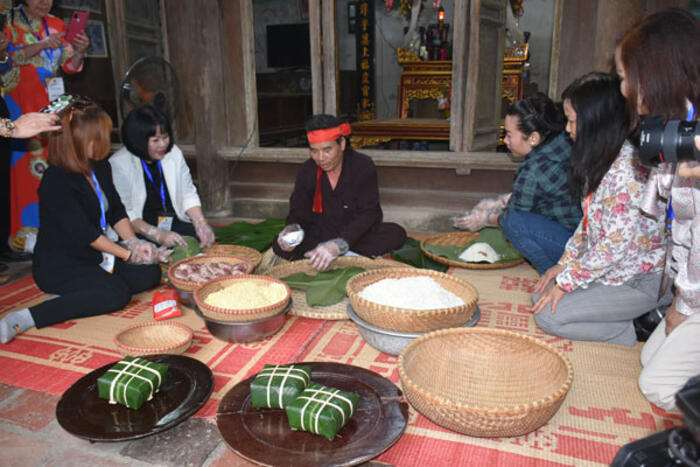 Kiều bào trải nghiệm gói bánh chưng tại làng văn hóa Hùng Lô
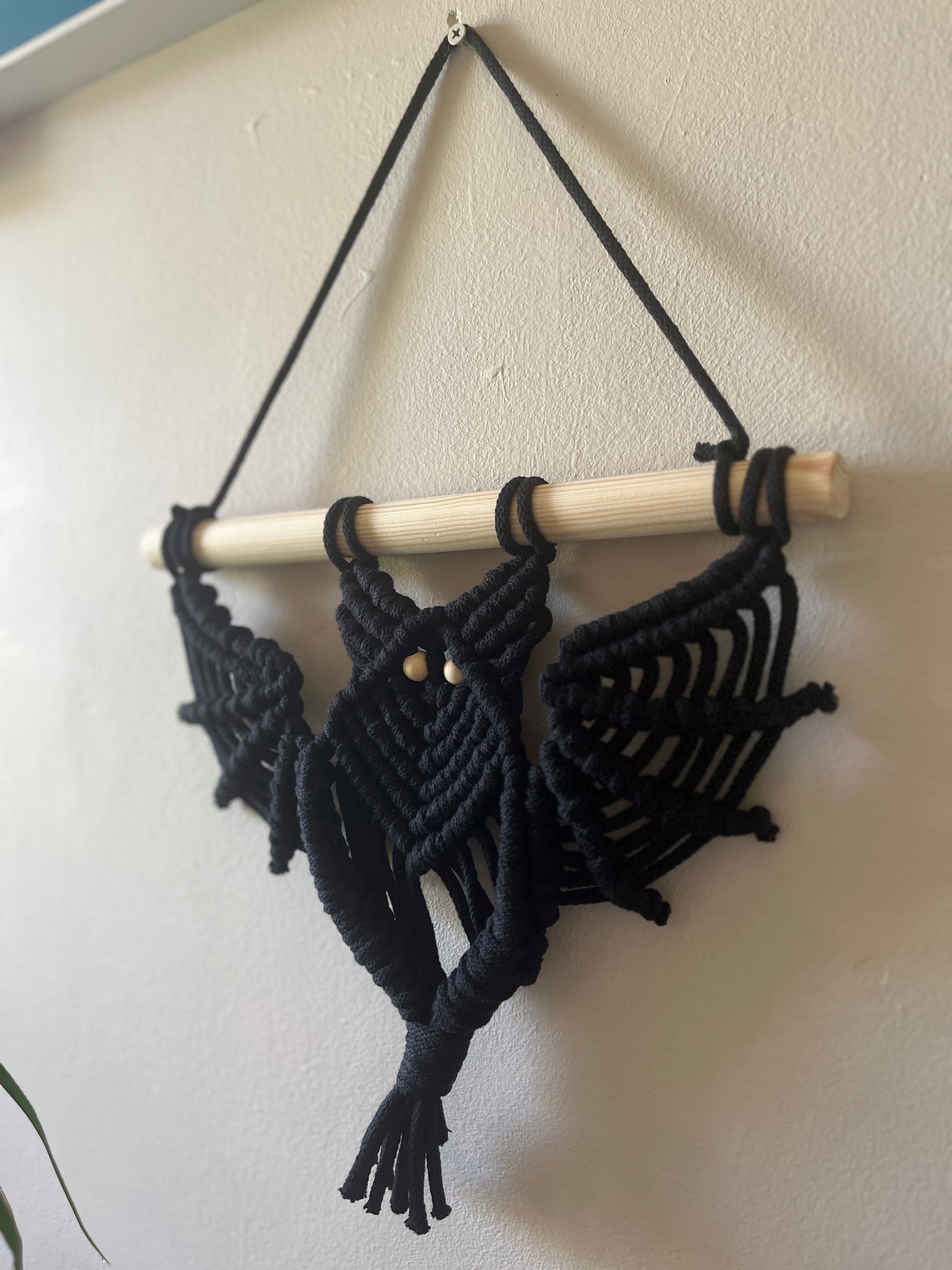 Black macrame bat shaped wall hanging with wooden bead eyes on a wooden dowel, hanging against a beige painted wall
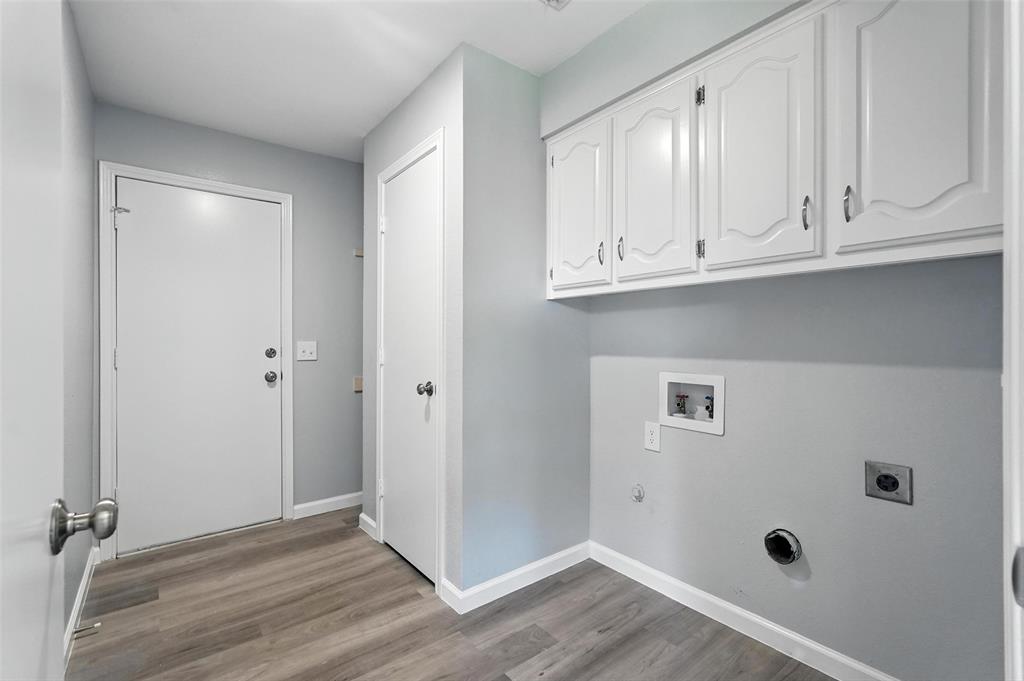 1402 Country Lane Allen, TX 75002 - Photo 23 of 39 Laundry room with light wood-style floors, hookup for a washing machine, gas dryer hookup, hookup for an electric dryer, and cabinet space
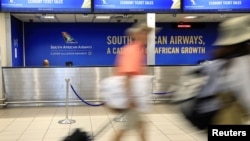 Des passagers passent devant un guichet de la South African Airways (SAA) à l'aéroport international O.R. Tambo de Johannesburg, Afrique du Sud, le 21 janvier 2020. (Photo: REUTERS/Siphiwe Sibeko)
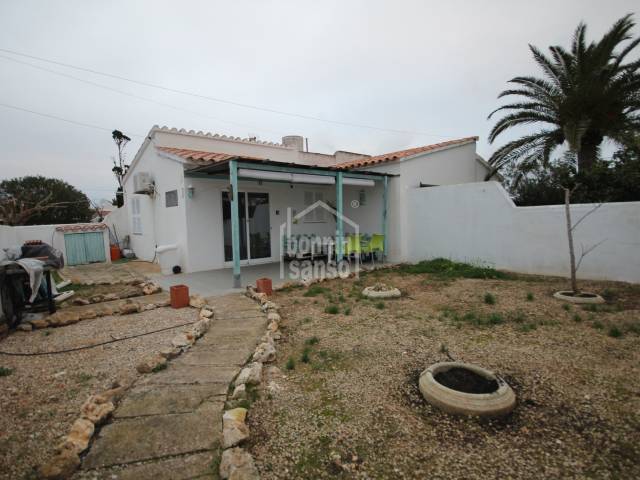 Semi-detached villa with communal pool in Calan Porter, Menorca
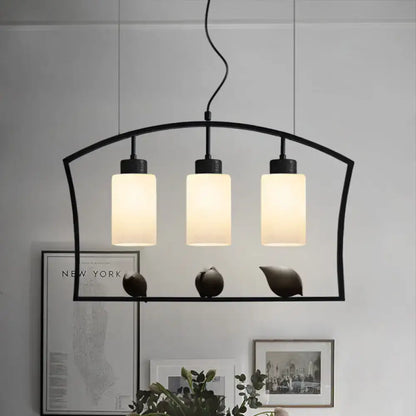 Black metal pendant ceiling lamp with three frosted glass cylinders and bird decor for cylinder island light fixture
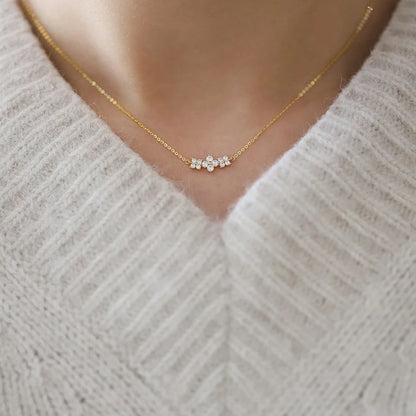 Delicate 925 sterling silver necklace featuring a sparkling moissanite four-leaf clover pendant for luck and elegance.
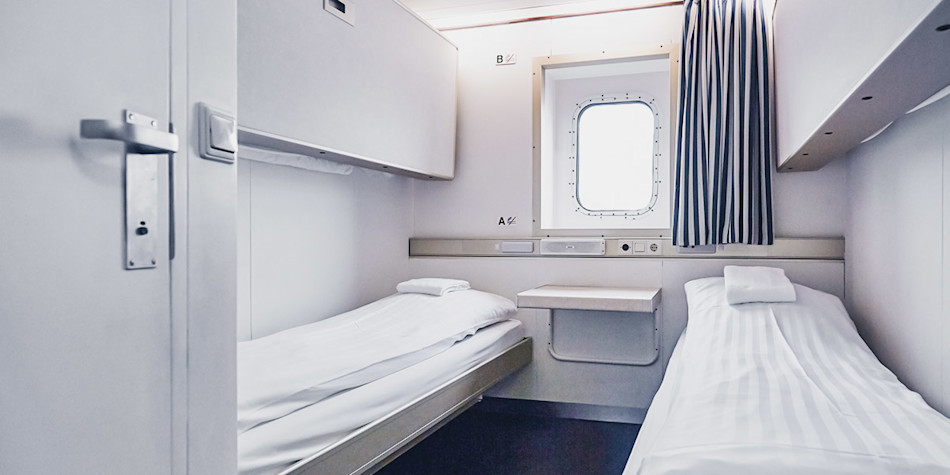 Two freshly-made single beds in a pet friendly cabin 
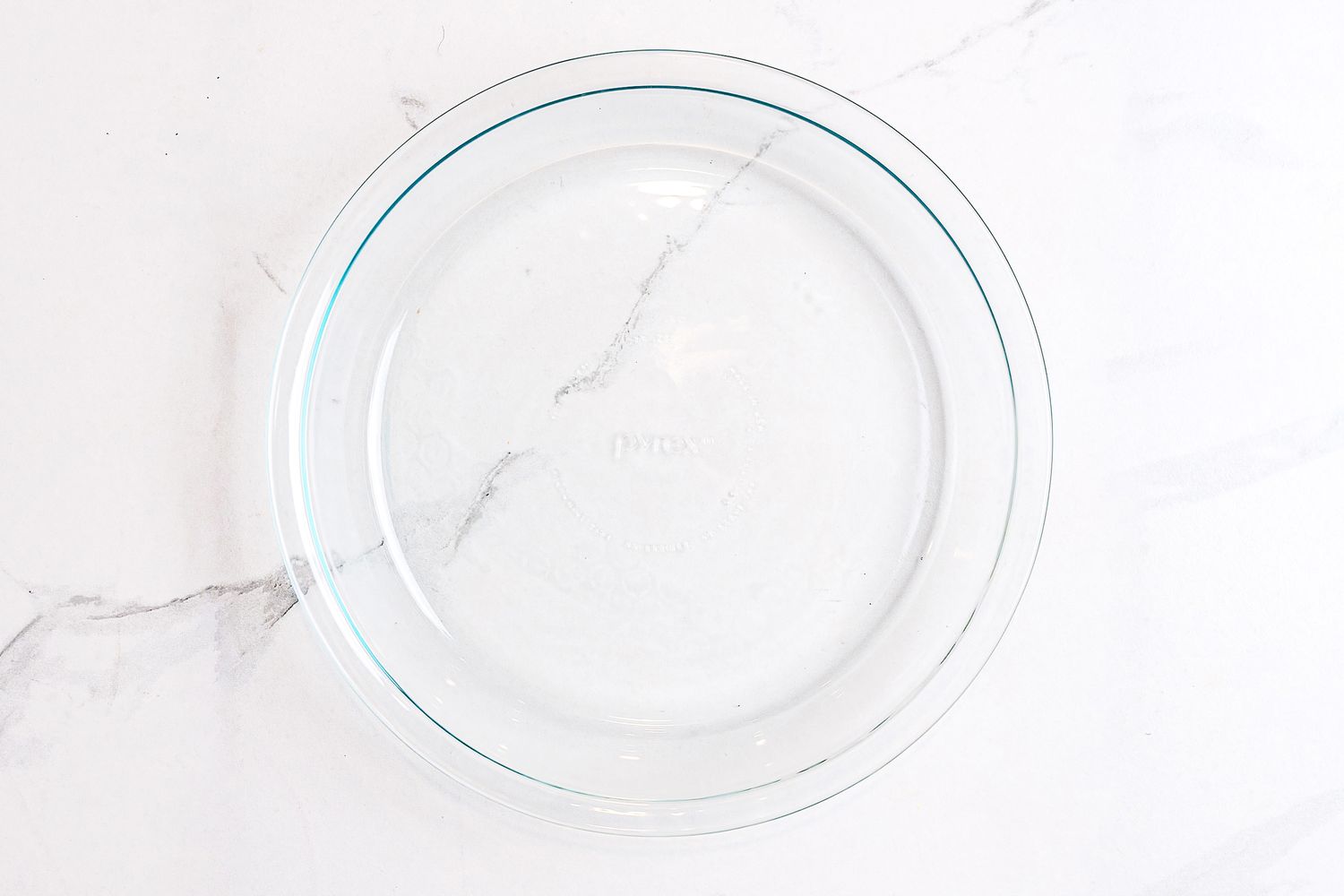 A Pyrex 9-Inch Glass Pie Plate on a white marble countertop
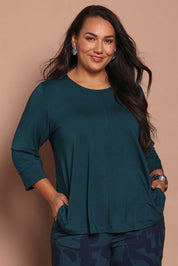 Model Ashleighf wearing size 16 of the Belle Luxe Bamboo Spliced Tee – Deeplagoon in colour Deeplagoon, in a cropped view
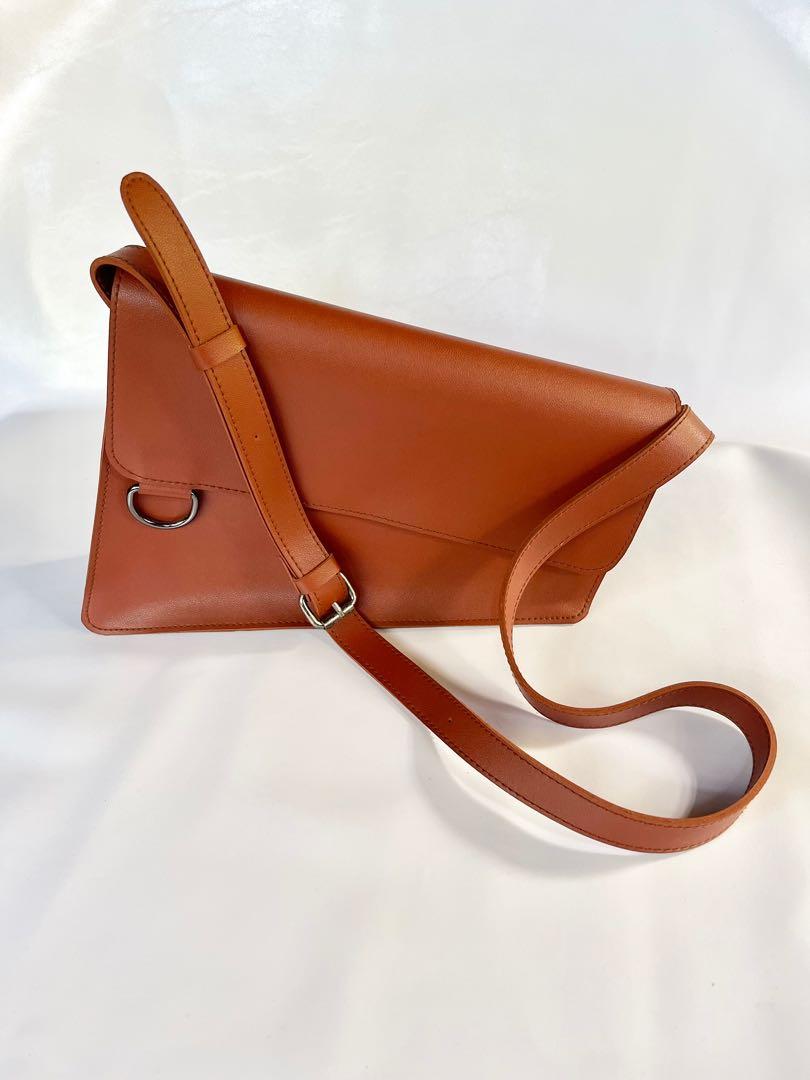 Afternoonfridays A5 Asymmetrical Swing Bag in Rust (Category: Cross-body Bags) located in Dumaguete. Submitted by eucccuy (Listing ID 1083935357, Image 2). Description: Hi There! Selling my Afternoonfridays A*5 Asymmetrical Bag. This is a UNISEX Bag btw. Afternoonfridays is a Local Brand btw. This bag is so chic and minimalist, & you can literally pair it with anything. I just need to let go of it since I am not able to use it with the volume of 
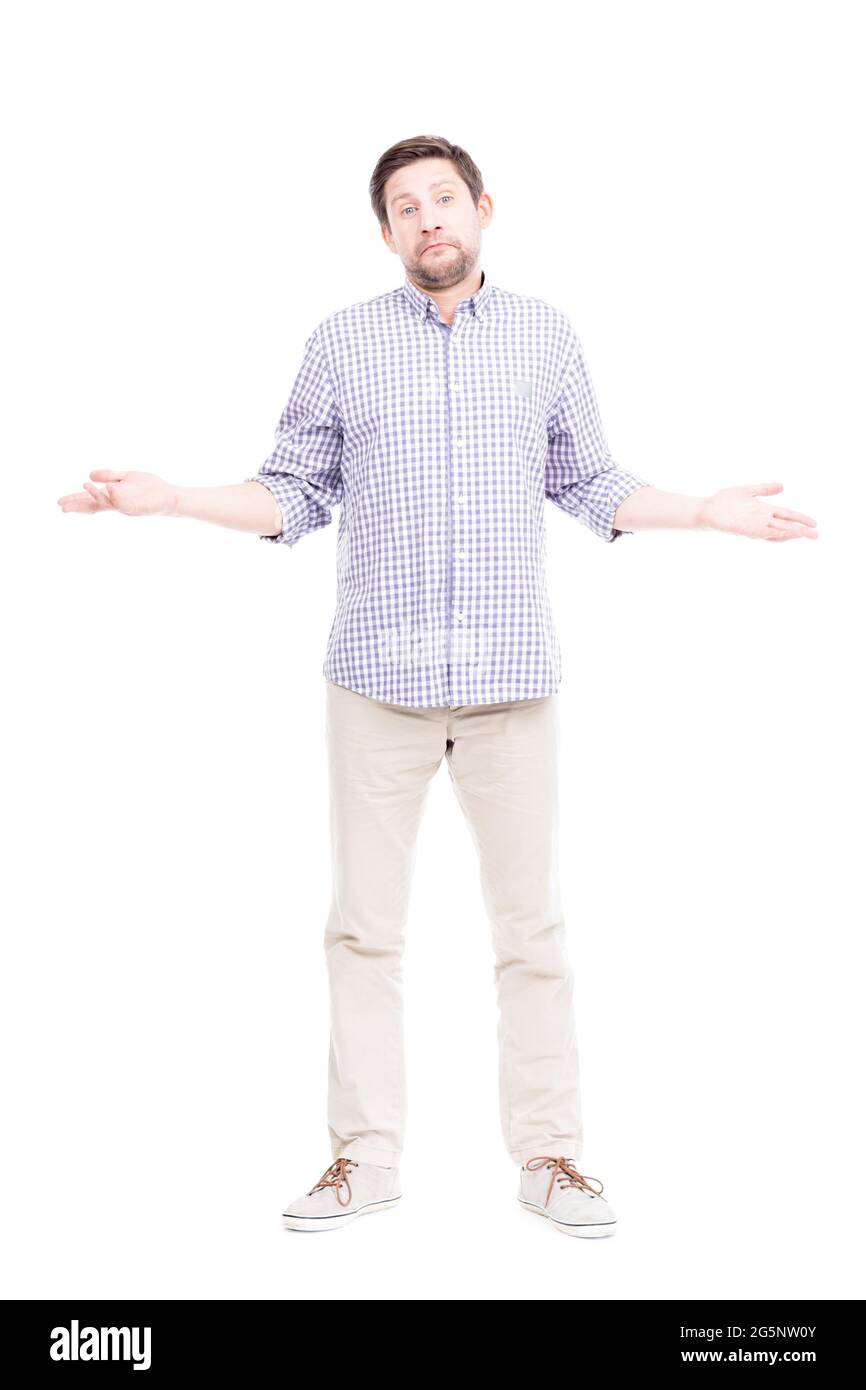 Portrait vertical sur toute la longueur d'un homme caucasien confus portant une chemise à carreaux bleus doutant quelque chose, fond blanc Banque D'Images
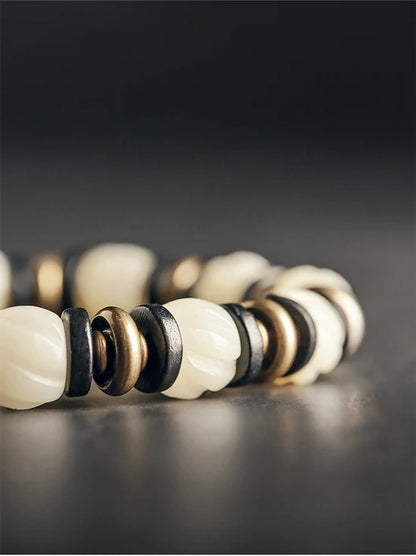 Bracelet de Prière Os Blanc Gravé et Intercalaires en Ébène – Œil Tibétain Protecteur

####

> _PROBLEM STATEMENT_: Within the listing above, the lines starting at the one containing "Black macrame bat" and ending at the one containing "Model Ashleighf wearing" are to be returned exactly. Omit the pictures.

> _RESULT OF THIS EXERCISE_:
 Black macrame bat shaped wall hanging with wooden bead eyes on a wooden dowel, hanging against a beige painted wall
 1402 Country Lane Allen, TX 75002 - Photo 23 of 39 Laundry room with light wood-style floors, hookup for a washing machine, gas dryer hookup, hookup for an electric dryer, and cabinet space
 Des passagers passent devant un guichet de la South African Airways (SAA) à l'aéroport international O.R. Tambo de Johannesburg, Afrique du Sud, le 21 janvier 2020. (Photo: REUTERS/Siphiwe Sibeko)
 Semi-detached villa with communal pool in Calan Porter, Menorca
 Black metal pendant ceiling lamp with three frosted glass cylinders and bird decor for cylinder island light fixture
 Delicate 925 sterling silver necklace featuring a sparkling moissanite four-leaf clover pendant for luck and elegance.
 Two freshly-made single beds in a pet friendly cabin 
 A Pyrex 9-Inch Glass Pie Plate on a white marble countertop
 Model Ashleighf wearing size 16 of the Belle Luxe Bamboo Spliced Tee – Deeplagoon in colour Deeplagoon, in a cropped view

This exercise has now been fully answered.